Exercise description -
Convert the records from the line containing "How great a" through the end into a numbered list, one entry per line, skipping blank lines.

───── Material shown ─────

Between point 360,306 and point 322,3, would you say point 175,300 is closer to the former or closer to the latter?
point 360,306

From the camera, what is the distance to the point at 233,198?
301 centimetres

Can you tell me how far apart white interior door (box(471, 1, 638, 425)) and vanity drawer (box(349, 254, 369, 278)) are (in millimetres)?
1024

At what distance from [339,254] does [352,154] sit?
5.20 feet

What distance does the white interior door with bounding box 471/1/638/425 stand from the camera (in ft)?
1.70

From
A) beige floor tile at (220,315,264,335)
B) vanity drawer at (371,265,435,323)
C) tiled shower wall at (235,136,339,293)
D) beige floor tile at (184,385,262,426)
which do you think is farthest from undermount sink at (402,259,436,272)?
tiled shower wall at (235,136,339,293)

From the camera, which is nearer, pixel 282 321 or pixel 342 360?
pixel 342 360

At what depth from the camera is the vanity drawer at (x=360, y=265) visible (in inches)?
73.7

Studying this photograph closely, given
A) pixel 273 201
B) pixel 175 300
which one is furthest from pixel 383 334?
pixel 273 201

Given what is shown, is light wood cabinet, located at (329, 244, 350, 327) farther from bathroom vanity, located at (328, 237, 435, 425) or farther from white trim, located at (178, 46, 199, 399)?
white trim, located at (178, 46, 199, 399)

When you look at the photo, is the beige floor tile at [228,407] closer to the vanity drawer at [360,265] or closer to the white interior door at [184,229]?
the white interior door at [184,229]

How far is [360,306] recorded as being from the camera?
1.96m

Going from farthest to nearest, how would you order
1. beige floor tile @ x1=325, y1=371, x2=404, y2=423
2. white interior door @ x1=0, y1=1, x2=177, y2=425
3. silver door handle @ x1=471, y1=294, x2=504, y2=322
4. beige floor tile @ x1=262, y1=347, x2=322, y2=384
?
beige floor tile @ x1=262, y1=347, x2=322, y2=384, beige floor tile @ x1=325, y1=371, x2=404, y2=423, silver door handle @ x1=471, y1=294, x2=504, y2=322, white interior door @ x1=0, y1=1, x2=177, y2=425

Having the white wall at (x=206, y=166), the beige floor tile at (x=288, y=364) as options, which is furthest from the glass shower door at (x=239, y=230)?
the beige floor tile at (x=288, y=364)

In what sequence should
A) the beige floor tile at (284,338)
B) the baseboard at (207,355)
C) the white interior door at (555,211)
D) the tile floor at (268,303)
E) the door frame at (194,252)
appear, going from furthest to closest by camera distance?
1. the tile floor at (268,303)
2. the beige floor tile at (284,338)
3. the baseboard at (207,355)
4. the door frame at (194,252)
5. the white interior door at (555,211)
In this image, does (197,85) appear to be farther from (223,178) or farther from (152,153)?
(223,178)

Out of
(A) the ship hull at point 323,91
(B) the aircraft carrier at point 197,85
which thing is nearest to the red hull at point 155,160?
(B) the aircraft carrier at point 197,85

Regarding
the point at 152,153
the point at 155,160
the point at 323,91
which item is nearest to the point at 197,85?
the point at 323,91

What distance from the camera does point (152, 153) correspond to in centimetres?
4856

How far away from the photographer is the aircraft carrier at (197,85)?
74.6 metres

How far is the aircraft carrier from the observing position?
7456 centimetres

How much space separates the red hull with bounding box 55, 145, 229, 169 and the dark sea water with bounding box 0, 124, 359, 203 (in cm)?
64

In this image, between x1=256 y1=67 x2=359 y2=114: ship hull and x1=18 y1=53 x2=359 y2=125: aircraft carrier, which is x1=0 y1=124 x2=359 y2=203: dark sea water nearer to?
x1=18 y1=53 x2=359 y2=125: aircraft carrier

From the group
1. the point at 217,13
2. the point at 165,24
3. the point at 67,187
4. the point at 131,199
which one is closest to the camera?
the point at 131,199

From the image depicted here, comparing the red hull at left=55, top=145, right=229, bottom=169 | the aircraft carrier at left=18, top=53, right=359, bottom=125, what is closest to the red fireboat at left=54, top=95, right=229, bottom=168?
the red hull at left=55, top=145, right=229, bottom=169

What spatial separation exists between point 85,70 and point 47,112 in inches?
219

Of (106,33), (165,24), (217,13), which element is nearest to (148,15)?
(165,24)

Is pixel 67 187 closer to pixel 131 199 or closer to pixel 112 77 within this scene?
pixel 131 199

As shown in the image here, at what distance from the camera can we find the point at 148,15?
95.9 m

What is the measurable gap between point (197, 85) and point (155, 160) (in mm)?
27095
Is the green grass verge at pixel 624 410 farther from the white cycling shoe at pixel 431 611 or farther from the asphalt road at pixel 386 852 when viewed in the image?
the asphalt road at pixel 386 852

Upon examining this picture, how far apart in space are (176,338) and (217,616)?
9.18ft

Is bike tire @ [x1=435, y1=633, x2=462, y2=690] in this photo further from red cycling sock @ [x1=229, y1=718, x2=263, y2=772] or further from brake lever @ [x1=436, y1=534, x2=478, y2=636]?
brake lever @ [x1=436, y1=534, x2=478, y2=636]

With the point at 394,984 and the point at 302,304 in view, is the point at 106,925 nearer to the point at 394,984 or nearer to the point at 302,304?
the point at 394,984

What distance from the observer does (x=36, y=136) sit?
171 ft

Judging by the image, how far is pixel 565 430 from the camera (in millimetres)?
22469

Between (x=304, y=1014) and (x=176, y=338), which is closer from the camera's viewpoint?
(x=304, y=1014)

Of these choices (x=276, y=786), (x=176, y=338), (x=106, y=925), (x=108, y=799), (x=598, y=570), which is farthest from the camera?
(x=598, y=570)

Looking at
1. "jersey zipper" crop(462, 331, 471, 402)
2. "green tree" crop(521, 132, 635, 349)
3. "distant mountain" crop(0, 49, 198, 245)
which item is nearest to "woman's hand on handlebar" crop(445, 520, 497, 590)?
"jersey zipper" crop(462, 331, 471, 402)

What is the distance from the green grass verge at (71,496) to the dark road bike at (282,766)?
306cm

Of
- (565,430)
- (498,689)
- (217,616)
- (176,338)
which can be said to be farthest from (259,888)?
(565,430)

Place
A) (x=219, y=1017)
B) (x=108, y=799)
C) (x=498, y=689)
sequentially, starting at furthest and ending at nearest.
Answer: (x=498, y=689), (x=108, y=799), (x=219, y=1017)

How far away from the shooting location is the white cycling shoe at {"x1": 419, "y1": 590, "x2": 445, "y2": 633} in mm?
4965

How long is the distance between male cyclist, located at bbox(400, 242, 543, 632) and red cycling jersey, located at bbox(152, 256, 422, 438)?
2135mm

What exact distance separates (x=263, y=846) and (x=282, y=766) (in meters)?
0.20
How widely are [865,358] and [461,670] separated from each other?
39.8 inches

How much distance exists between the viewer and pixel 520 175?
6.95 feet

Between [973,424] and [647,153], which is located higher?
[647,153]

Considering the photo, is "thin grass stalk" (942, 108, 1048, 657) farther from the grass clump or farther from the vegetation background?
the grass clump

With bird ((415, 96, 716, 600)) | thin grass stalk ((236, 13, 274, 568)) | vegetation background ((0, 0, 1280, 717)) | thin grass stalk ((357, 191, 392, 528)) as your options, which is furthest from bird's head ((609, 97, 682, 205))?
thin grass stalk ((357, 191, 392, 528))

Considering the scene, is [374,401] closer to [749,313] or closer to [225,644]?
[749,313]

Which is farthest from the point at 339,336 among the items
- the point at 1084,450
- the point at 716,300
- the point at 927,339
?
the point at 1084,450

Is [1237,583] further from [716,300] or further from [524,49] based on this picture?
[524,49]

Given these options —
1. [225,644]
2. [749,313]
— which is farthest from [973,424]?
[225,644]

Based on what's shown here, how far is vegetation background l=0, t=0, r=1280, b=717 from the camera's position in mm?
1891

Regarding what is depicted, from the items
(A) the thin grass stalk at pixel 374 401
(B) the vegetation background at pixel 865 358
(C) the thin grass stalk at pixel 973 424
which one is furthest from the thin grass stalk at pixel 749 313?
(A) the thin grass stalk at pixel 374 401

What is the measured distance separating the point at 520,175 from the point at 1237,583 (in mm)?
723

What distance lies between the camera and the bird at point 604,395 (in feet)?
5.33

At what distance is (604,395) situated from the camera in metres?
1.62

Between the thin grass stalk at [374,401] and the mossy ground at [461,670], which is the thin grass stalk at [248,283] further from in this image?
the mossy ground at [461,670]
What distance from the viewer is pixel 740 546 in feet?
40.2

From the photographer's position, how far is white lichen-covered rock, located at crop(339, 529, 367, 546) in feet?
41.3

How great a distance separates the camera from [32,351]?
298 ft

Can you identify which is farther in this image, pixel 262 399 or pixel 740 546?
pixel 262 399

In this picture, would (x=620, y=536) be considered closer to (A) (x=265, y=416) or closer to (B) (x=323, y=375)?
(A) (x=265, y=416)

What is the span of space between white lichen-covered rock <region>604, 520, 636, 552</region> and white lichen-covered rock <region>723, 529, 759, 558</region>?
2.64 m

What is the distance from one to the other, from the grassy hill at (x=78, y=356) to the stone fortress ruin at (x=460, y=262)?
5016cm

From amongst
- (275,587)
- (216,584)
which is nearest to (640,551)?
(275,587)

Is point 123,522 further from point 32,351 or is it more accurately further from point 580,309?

─────

Reply to the task -
1. How great a distance separates the camera from [32,351]?
2. 298 ft
3. Can you identify which is farther in this image, pixel 262 399 or pixel 740 546?
4. pixel 262 399
5. In this picture, would (x=620, y=536) be considered closer to (A) (x=265, y=416) or closer to (B) (x=323, y=375)?
6. (A) (x=265, y=416)
7. What is the span of space between white lichen-covered rock <region>604, 520, 636, 552</region> and white lichen-covered rock <region>723, 529, 759, 558</region>?
8. 2.64 m
9. What is the distance from one to the other, from the grassy hill at (x=78, y=356) to the stone fortress ruin at (x=460, y=262)?
10. 5016cm
11. From amongst
12. - (275,587)
13. - (216,584)
14. which is nearest to (640,551)?
15. (275,587)
16. Is point 123,522 further from point 32,351 or is it more accurately further from point 580,309?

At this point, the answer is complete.